[Start]

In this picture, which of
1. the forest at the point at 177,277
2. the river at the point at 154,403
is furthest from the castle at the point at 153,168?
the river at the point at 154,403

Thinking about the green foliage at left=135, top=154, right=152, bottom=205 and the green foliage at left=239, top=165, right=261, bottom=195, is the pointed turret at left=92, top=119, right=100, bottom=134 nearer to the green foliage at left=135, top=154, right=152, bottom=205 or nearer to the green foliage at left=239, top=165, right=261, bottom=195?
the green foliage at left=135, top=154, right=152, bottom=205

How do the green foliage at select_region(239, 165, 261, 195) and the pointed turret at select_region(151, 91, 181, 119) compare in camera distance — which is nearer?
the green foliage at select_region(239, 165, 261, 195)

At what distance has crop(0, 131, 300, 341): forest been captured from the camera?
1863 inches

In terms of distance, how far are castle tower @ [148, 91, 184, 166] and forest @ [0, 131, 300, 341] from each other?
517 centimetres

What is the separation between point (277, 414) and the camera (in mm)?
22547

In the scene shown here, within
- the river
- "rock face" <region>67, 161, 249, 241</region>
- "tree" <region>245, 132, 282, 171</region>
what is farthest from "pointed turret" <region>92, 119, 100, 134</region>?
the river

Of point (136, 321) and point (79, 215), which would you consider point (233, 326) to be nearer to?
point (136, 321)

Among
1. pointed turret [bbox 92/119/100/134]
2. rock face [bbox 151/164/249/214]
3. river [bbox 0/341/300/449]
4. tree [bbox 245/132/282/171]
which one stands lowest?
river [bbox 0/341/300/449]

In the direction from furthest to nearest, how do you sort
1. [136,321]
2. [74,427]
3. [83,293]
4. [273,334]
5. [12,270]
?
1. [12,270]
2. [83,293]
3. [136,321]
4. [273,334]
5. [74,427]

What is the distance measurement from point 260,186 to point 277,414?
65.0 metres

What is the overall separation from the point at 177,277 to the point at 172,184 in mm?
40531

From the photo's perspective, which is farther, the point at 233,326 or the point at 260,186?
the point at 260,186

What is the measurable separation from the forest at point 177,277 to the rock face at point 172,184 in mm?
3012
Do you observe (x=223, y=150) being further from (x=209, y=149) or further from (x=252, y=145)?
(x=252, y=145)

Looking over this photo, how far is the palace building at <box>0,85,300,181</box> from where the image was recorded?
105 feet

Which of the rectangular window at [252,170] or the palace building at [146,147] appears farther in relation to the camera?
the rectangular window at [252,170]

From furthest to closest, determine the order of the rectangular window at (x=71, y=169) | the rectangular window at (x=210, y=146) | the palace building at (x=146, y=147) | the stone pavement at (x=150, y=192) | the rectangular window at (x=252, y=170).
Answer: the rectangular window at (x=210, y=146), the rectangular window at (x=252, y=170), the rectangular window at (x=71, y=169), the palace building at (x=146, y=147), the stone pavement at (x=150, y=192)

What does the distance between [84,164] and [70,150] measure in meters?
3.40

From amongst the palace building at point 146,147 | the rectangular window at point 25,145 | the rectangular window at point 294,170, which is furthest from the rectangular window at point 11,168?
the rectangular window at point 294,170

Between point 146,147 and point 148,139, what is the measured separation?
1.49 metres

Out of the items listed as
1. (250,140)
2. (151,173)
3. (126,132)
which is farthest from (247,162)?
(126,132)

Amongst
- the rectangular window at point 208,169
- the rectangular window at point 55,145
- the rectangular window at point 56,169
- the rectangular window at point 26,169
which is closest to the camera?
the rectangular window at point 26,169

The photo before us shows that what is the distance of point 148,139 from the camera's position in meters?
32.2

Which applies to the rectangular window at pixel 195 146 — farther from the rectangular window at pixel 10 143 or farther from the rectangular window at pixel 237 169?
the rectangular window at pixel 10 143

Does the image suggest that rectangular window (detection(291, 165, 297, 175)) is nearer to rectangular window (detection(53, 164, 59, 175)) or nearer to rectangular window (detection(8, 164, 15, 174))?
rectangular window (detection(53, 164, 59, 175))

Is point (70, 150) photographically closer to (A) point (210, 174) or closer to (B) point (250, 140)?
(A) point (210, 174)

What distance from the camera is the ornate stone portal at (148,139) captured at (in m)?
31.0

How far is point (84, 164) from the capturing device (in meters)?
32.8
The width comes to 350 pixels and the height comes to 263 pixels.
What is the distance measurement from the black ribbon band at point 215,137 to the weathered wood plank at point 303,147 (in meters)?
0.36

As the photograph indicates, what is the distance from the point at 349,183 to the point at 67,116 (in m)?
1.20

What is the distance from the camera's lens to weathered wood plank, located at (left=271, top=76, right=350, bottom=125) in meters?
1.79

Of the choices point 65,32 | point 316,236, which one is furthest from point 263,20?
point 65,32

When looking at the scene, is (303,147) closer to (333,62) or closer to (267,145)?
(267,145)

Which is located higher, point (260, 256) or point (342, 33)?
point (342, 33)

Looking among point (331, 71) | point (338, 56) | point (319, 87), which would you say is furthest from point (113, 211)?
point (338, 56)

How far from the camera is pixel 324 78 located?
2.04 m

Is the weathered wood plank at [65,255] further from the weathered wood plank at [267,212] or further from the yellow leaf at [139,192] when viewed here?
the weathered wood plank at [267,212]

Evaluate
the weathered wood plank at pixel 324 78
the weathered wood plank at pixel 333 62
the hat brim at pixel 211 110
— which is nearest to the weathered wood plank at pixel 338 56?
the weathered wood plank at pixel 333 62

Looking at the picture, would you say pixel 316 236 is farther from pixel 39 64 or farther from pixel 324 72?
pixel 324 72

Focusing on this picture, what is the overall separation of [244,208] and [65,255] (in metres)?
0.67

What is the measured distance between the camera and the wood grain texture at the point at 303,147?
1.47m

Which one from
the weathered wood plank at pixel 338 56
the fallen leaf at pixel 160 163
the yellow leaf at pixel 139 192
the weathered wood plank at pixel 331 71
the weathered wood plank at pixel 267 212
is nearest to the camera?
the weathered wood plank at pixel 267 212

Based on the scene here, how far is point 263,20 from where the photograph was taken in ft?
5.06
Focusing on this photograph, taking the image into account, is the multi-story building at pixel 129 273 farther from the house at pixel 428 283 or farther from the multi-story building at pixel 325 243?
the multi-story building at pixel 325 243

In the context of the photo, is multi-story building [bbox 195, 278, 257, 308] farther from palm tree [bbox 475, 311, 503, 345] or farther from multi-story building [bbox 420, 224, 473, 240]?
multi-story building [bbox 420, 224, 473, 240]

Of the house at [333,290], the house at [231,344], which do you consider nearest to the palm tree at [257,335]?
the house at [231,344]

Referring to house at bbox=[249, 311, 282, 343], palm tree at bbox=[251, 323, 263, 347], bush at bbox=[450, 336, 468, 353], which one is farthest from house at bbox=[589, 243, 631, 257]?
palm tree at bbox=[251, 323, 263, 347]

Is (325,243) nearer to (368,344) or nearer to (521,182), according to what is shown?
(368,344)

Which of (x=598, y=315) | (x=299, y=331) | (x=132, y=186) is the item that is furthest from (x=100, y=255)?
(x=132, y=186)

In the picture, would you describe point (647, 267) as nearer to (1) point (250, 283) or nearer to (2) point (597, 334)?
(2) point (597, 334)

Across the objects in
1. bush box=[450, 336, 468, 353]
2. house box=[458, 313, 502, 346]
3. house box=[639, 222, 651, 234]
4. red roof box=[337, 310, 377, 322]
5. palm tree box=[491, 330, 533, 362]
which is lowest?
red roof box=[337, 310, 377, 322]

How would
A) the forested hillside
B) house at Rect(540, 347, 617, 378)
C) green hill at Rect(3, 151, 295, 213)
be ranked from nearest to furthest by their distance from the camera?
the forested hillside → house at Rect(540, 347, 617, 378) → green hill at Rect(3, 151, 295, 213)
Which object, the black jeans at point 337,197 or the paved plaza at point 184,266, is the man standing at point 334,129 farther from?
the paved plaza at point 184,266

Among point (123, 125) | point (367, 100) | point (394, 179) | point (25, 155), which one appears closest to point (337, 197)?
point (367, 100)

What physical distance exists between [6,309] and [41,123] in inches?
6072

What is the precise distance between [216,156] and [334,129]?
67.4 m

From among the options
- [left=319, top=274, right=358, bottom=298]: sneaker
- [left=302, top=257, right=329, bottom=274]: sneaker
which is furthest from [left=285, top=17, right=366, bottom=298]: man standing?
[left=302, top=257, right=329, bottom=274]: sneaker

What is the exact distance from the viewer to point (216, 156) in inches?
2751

[End]

▸ STATED EXERCISE: Reproduce word for word the lines of the listing above, from the line containing "What is the exact" through the last line of the listing.

▸ RESPONSE:
What is the exact distance from the viewer to point (216, 156) in inches?
2751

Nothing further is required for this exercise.